_WHAT TO PRODUCE_:
Rewrite the items below from the line containing "Among the options" through the end of the items, substituting "furthest" for "farthest" and changing nothing else.
^^^^^^^^^^^^^^^^
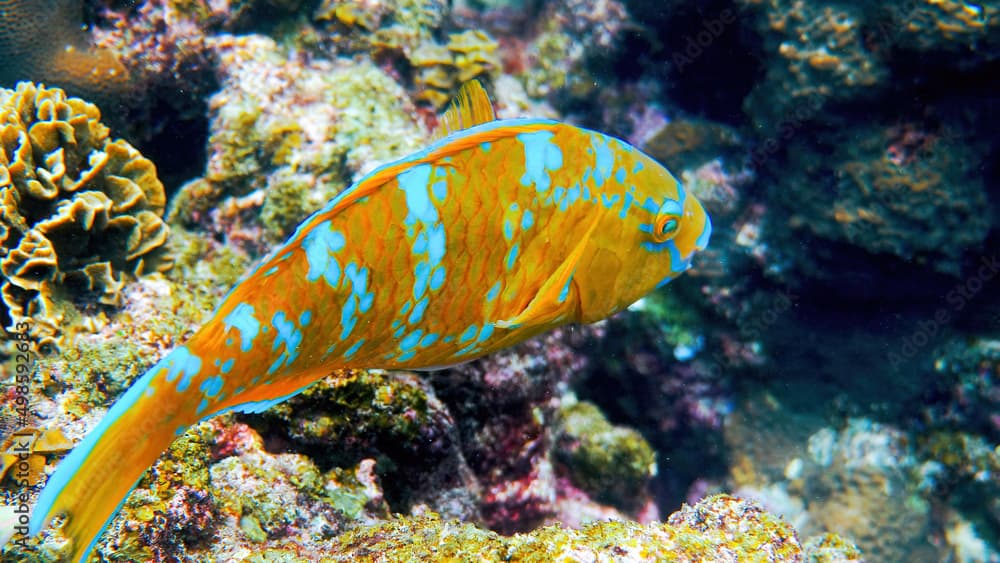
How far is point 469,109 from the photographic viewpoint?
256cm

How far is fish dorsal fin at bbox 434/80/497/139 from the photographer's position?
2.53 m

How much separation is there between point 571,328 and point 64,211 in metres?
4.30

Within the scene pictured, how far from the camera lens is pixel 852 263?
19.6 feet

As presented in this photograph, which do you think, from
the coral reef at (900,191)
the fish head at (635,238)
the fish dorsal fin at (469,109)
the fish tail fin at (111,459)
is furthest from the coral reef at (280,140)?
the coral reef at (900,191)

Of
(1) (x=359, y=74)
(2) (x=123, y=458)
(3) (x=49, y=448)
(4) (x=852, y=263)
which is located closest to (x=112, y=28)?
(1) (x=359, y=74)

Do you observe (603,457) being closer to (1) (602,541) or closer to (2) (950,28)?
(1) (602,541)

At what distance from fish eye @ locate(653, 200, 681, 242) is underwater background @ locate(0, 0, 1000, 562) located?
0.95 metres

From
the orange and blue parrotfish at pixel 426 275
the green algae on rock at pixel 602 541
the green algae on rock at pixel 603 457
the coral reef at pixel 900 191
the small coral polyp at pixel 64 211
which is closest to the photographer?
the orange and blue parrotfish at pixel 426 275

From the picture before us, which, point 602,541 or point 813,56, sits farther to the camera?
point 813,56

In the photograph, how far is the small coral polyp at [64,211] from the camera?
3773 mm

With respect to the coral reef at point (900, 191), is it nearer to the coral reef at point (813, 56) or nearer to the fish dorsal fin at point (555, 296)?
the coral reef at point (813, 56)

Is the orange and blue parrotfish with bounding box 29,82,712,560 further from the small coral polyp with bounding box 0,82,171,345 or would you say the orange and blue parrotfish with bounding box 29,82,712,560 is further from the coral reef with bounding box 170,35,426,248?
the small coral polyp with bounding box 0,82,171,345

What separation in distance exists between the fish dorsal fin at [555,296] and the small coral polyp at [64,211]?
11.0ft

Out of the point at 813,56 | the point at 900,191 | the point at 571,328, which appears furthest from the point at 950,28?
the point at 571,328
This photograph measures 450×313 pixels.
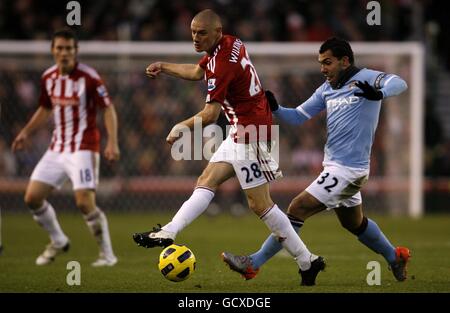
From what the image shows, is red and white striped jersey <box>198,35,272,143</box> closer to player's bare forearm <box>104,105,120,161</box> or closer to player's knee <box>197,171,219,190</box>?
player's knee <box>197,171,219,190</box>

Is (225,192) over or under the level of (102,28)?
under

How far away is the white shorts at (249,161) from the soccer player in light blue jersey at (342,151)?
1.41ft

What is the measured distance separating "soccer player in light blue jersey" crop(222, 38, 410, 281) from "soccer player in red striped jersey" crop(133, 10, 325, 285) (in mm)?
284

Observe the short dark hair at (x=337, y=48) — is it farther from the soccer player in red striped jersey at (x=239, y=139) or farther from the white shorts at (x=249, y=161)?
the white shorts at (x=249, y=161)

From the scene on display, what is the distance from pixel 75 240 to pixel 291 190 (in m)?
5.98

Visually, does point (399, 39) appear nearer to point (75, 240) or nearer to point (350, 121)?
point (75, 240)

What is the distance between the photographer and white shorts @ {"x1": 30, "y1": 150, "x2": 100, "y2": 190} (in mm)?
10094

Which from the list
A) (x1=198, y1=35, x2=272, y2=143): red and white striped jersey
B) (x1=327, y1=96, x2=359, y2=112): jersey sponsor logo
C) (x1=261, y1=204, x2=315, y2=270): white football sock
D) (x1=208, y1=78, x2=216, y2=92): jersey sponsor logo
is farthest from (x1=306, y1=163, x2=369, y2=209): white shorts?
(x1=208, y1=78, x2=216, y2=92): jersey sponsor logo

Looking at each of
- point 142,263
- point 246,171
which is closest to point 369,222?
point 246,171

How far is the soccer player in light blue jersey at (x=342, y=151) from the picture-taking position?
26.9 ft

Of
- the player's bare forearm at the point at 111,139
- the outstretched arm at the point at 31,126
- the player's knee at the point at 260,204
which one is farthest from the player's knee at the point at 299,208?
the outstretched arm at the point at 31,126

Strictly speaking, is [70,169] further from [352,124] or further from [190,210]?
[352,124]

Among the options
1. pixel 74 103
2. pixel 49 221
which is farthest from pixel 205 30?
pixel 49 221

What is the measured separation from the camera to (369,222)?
^^^^^^^^^^^^^^^^
_RESULT OF THIS EXERCISE_:
Among the options
1. pixel 74 103
2. pixel 49 221
which is furthest from pixel 205 30?
pixel 49 221

What is the measured separation from the camera to (369,222)?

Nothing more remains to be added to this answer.